SELECTED PASSAGE:
--- Start ---

I love the characters, I love the stories, but it pains me when I get to the last page and it's over.  I'm sad to lose those friends, to not be at their wedding, to never know if they started a family.  I know some people read and reread books over and over again, and I've kept all my books in the event that I get the urge someday to reread something, but it won't change how I'll feel in the end when I once again lose touch with my revisited friends.  When I'm still no closer to knowing what the rest of their lives hold for them.

--- End ---

INFORMATION SUPPLIED:
--- Start ---

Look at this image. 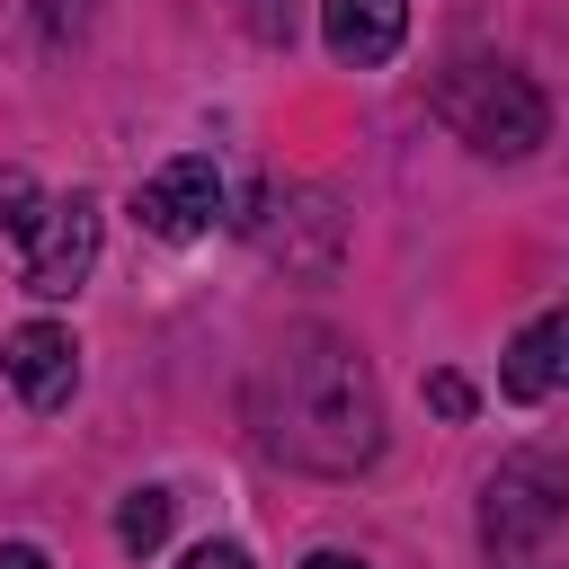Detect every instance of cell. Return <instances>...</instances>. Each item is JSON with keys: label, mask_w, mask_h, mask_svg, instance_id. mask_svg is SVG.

--- End ---

PARTS OF THE EXERCISE:
(1) In the passage about finishing books, what has the writer kept in case an urge to reread comes someday?
(2) For each statement below, say yes or no as to whether it agrees with the passage about finishing books, and quote the words that decide it: (a) The writer expects rereading to change the feeling at the end. (b) The writer is sad to lose the characters as friends. (c) The writer knows of people who read books more than once.

RESPONSE LIST:
(1) All of the writer's books.

(2)
(a) No: "it won't change how I'll feel in the end"
(b) Yes: "I'm sad to lose those friends"
(c) Yes: "I know some people read and reread books over and over again"